Cosmological phase transitions: from perturbative particle physics to gravitational waves
Peter Athron, Csaba Balázs, Andrew Fowlie, Lachlan Morris, Lei Wu
TL;DR
This review surveys the pipeline from particle-physics models to gravitational waves produced by first-order cosmological phase transitions. It emphasizes perturbative methods to construct the finite-temperature effective potential, compute transition rates via bounce solutions, and track bubble nucleation, percolation, and reheating in an expanding Universe. The authors synthesize how thermal parameters and hydrodynamics feed GW predictions for bubble collisions, sound waves, and turbulence, including gauge issues, resummation techniques, and three-dimensional EFT approaches.

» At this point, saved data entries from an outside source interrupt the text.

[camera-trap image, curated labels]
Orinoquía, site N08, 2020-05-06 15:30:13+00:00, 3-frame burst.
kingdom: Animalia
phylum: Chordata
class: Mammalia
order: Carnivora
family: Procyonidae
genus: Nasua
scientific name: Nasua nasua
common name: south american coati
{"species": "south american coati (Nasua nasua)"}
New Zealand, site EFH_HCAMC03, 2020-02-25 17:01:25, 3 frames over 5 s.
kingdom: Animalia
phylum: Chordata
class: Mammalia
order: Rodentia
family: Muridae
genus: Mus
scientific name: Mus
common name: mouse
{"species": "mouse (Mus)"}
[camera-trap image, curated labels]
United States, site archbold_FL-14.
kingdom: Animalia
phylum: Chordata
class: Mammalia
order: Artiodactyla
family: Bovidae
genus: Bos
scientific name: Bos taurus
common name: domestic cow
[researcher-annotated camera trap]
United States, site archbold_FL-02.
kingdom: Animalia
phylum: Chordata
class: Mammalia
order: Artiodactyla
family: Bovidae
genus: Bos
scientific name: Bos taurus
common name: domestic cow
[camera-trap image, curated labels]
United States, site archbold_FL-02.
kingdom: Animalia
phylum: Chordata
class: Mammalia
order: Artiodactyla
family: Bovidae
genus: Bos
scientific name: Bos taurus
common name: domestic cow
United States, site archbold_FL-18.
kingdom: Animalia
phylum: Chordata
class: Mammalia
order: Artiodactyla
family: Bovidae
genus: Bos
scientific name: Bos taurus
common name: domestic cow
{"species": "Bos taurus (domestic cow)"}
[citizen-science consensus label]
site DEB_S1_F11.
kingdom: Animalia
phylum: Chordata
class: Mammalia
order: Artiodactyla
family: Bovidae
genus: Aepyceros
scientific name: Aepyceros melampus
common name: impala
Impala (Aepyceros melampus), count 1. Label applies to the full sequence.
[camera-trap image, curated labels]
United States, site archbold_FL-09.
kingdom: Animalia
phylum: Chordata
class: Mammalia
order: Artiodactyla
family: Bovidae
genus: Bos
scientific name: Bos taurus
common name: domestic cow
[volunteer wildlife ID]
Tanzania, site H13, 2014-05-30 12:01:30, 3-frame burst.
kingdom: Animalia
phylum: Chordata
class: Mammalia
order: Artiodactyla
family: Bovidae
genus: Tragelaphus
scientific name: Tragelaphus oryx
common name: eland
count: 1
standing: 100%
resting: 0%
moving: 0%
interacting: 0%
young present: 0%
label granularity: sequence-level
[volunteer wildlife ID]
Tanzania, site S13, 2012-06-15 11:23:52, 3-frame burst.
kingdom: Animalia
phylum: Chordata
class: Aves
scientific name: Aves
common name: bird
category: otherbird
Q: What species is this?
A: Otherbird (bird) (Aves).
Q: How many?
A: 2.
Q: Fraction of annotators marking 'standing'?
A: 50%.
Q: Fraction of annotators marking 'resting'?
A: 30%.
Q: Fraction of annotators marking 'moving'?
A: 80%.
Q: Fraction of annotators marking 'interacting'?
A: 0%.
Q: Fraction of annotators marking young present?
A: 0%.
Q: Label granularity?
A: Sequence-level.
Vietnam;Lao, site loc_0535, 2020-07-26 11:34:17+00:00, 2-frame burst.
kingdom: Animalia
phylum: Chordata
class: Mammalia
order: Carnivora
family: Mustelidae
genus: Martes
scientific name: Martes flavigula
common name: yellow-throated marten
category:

They discuss diverse beyond-Standard-Model scenarios (scalar singlets, $B-L$ extensions, axions) and assess GW detectability with current and planned observatories, highlighting uncertainties and open questions. Overall, the work provides a practical, physics-driven blueprint for predicting GW spectra from CSPTs and motivates further methodological developments to exploit GW observations as probes of new physics.
Abstract
Gravitational waves (GWs) were recently detected for the first time. This revolutionary discovery opens a new way of learning about particle physics through GWs from first-order phase transitions (FOPTs) in the early Universe. FOPTs could occur when new fundamental symmetries are spontaneously broken down to the Standard Model and are a vital ingredient in solutions of the matter anti-matter asymmetry problem. The purpose of our work is to review the path from a particle physics model to GWs, which contains many specialized parts, so here we provide a timely review of all the required steps, including: (i) building a finite-temperature effective potential in a particle physics model and checking for FOPTs; (ii) computing transition rates; (iii) analyzing the dynamics of bubbles of true vacuum expanding in a thermal plasma; (iv) characterizing a transition using thermal parameters; and, finally, (v) making predictions for GW spectra using the latest simulations and theoretical results and considering the detectability of predicted spectra at future GW detectors. For each step we emphasize the subtleties, advantages and drawbacks of different methods, discuss open questions and review the state-of-art approaches available in the literature. This provides everything a particle physicist needs to begin exploring GW phenomenology.